Lessons Learned from local tragedy

A 42 year old woman (Shirani Simpson) drowned in the St Joseoh River here in SW MI about 2 weeks ago and now that the body has been recovered I wanted to share the key learnings. I spent 8 days looking for her, talking to first responders and reporters, and mapping out river currents with my GPS to try to understand what happened.

I think the biggest mistake was underestimating the power of the river current. This is the accident site.

The river narrows and goes around a 180 degree bend and the current is 4 mph. They chose the fastest spot in the 20 mile stretch of the river to play in. 4 mph current will overwhelm any swimmer. After the bend the river widens again and one would have to swim hundreds of yards to get to shore…assuming you choose the right shore to swim towards.

So the water still looks smooth at 4 mph. It doesn’t look much different than 2 mph but the forces are four times higher at 4 mph vs 2 mph. For reference a Coast Guard rescue swimmer must be able to swim 500 yards in 12 minutes. That’s only 1.4 mph! I think that even 3 mph current is plenty dangerous and requires respect.

+ + + + +

▸ List of tasks:
(a) The account of the river drowning says a 4 mph current will overwhelm any swimmer. Using only the reasons the account gives, explain why.
(b) Translate this sentence from the river-drowning account into Spanish: "I think the biggest mistake was underestimating the power of the river current."
(c) Answer these questions from the river-drowning account:
(i) How many days did the writer spend looking for the woman?
(ii) How many degrees does the bend at the accident site turn?
(iii) What distance must a Coast Guard rescue swimmer be able to swim in 12 minutes?

▸ Provided data:
+ + + + +

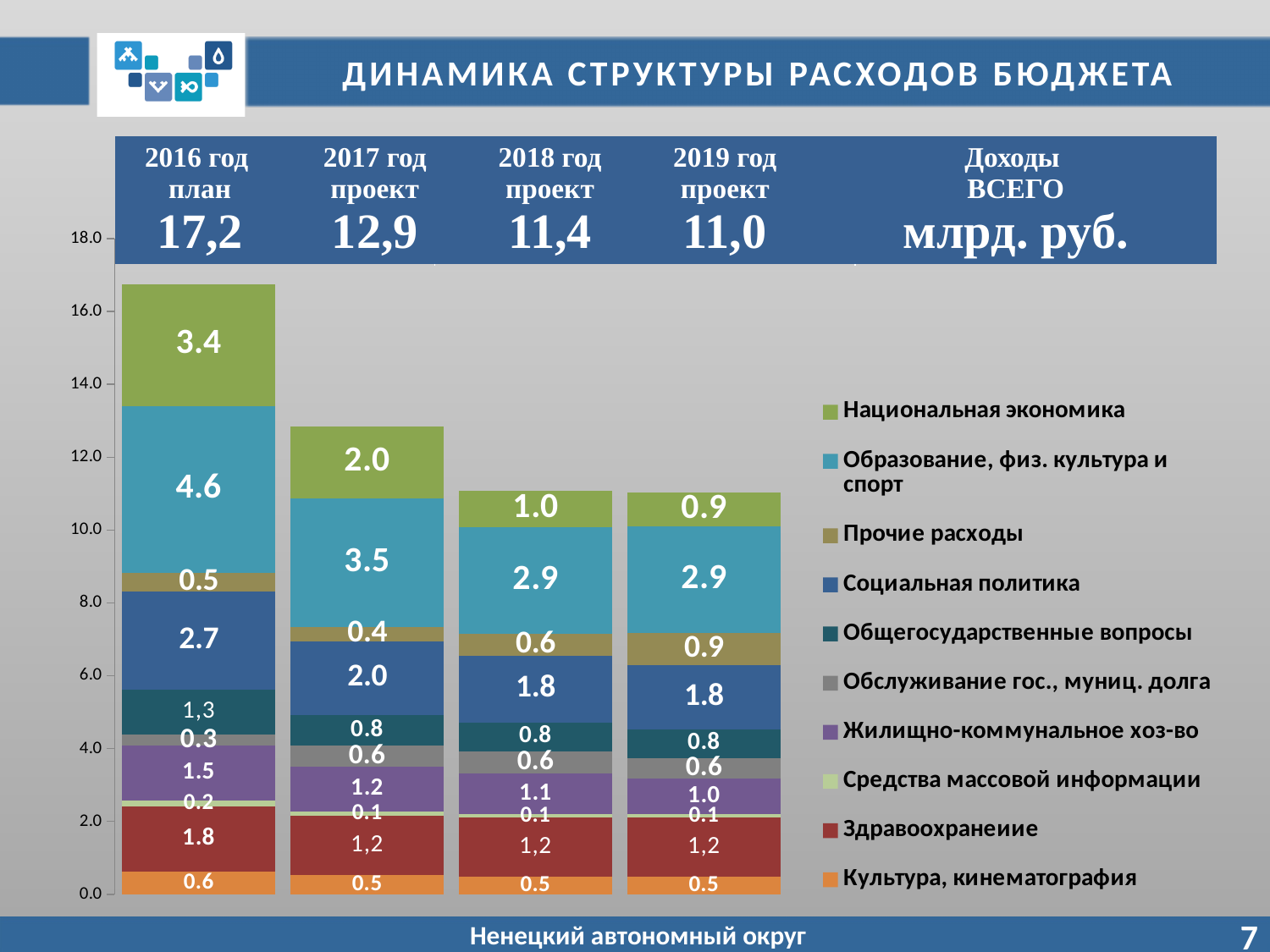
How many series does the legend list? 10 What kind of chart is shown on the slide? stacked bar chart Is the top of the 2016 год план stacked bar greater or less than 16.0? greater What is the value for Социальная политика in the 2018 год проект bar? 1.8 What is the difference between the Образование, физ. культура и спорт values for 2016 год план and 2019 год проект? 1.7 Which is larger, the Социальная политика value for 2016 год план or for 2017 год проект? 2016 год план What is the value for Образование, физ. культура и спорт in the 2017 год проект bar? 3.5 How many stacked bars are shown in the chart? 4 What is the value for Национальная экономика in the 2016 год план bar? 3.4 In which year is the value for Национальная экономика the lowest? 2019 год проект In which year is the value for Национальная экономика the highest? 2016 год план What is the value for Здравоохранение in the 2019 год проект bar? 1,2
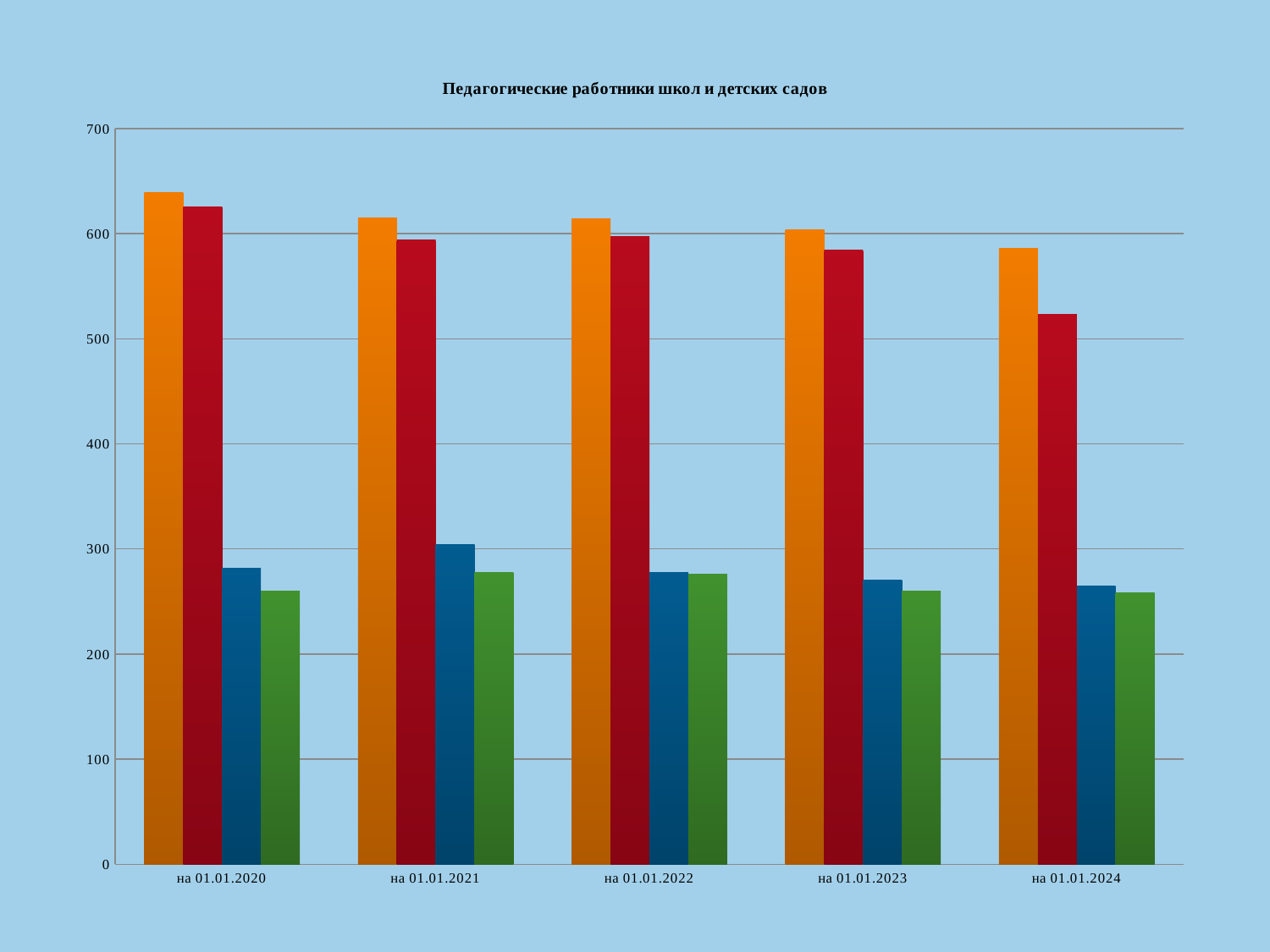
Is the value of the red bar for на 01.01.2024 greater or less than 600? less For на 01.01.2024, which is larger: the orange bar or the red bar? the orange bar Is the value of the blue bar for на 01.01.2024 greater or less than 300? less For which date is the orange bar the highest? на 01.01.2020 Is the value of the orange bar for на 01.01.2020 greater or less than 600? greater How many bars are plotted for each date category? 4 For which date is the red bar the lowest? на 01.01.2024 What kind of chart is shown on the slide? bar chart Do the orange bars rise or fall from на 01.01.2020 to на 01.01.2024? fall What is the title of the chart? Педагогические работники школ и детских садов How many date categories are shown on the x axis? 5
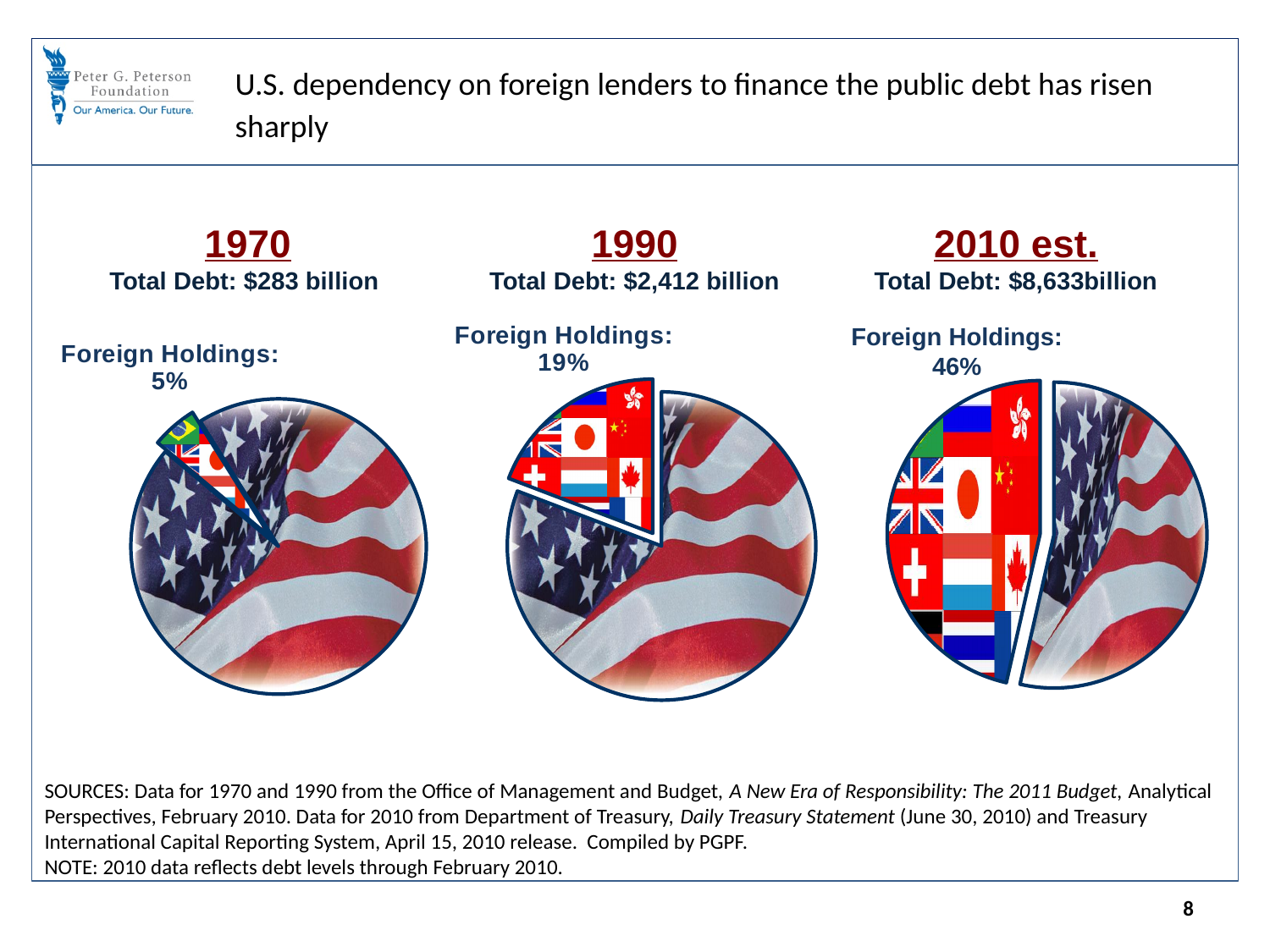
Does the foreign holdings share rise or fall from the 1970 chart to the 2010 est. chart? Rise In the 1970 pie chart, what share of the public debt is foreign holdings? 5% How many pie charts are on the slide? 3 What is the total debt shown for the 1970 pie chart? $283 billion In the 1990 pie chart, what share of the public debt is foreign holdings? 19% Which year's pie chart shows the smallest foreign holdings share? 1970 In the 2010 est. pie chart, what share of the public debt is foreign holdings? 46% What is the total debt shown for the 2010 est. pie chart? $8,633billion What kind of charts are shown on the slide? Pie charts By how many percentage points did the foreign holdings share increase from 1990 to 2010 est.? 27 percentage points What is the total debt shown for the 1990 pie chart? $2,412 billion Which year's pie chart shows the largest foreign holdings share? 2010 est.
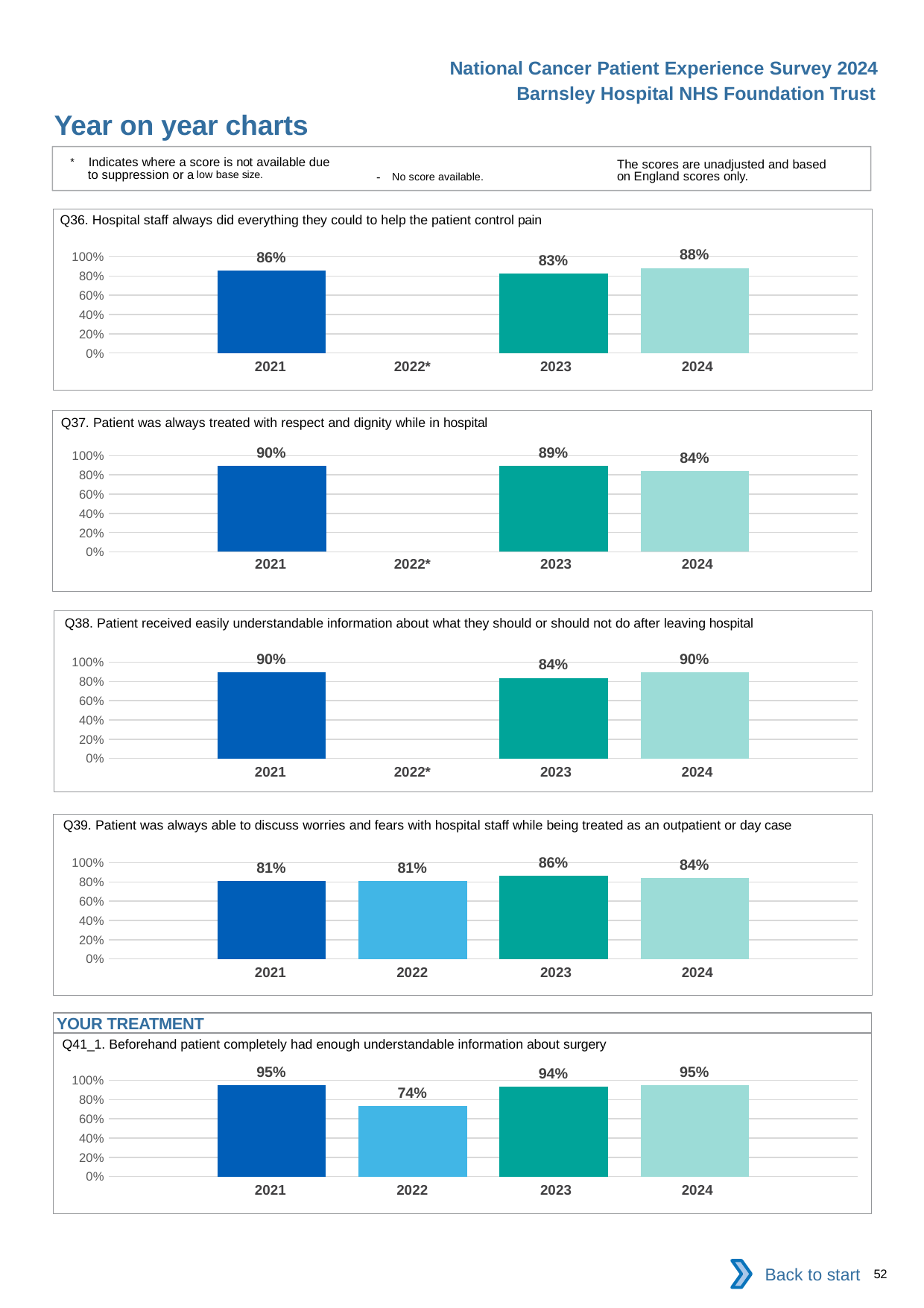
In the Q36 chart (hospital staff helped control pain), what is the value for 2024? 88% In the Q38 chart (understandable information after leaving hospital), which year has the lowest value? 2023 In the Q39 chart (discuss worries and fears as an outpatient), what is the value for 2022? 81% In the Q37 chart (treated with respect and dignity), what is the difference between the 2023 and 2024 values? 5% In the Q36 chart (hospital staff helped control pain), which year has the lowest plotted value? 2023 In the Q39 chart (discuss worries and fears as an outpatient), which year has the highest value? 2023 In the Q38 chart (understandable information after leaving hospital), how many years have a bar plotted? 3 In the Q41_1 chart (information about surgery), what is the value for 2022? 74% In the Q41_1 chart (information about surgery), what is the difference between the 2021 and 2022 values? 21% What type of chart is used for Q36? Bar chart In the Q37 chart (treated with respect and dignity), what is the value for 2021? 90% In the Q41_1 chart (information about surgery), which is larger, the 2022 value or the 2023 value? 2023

+ + + + +

▸ Answers provided:
(a) At 4 mph the current's forces are four times those at 2 mph, even though the water looks about the same. Even a Coast Guard rescue swimmer is only required to swim 500 yards in 12 minutes, which is about 1.4 mph, far below the current's speed.

(b) Creo que el mayor error fue subestimar la fuerza de la corriente del río.

(c)
(i) 8 days
(ii) 180 degrees
(iii) 500 yards